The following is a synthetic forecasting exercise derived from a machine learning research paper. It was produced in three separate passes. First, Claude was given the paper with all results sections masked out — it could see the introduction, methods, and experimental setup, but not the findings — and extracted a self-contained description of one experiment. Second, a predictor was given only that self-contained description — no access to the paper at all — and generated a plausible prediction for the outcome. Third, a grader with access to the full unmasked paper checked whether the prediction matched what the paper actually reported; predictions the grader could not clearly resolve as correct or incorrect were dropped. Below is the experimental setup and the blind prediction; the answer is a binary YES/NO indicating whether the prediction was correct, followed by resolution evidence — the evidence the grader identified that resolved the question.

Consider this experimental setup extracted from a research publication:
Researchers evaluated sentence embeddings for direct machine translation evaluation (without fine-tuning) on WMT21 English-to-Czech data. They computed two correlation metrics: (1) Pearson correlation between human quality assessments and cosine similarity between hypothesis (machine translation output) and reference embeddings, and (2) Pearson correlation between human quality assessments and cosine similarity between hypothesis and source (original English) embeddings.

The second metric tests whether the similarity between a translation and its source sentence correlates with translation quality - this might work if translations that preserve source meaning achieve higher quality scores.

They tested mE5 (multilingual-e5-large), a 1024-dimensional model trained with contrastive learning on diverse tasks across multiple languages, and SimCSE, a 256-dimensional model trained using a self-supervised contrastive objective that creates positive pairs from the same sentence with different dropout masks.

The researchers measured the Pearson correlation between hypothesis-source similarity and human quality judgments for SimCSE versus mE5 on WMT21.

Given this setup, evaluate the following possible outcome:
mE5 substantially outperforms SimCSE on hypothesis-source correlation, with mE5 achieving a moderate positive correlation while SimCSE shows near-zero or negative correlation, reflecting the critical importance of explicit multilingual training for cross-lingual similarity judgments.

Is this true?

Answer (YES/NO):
● ● ● ● ●
WHAT IS EXPECTED —
Return each line of the data exactly as it was given.

RESPONSE TO THIS EXERCISE —
The following is a synthetic forecasting exercise derived from a machine learning research paper. It was produced in three separate passes. First, Claude was given the paper with all results sections masked out — it could see the introduction, methods, and experimental setup, but not the findings — and extracted a self-contained description of one experiment. Second, a predictor was given only that self-contained description — no access to the paper at all — and generated a plausible prediction for the outcome. Third, a grader with access to the full unmasked paper checked whether the prediction matched what the paper actually reported; predictions the grader could not clearly resolve as correct or incorrect were dropped. Below is the experimental setup and the blind prediction; the answer is a binary YES/NO indicating whether the prediction was correct, followed by resolution evidence — the evidence the grader identified that resolved the question.

Consider this experimental setup extracted from a research publication:
Researchers evaluated sentence embeddings for direct machine translation evaluation (without fine-tuning) on WMT21 English-to-Czech data. They computed two correlation metrics: (1) Pearson correlation between human quality assessments and cosine similarity between hypothesis (machine translation output) and reference embeddings, and (2) Pearson correlation between human quality assessments and cosine similarity between hypothesis and source (original English) embeddings.

The second metric tests whether the similarity between a translation and its source sentence correlates with translation quality - this might work if translations that preserve source meaning achieve higher quality scores.

They tested mE5 (multilingual-e5-large), a 1024-dimensional model trained with contrastive learning on diverse tasks across multiple languages, and SimCSE, a 256-dimensional model trained using a self-supervised contrastive objective that creates positive pairs from the same sentence with different dropout masks.

The researchers measured the Pearson correlation between hypothesis-source similarity and human quality judgments for SimCSE versus mE5 on WMT21.

Given this setup, evaluate the following possible outcome:
mE5 substantially outperforms SimCSE on hypothesis-source correlation, with mE5 achieving a moderate positive correlation while SimCSE shows near-zero or negative correlation, reflecting the critical importance of explicit multilingual training for cross-lingual similarity judgments.

Is this true?

Answer (YES/NO):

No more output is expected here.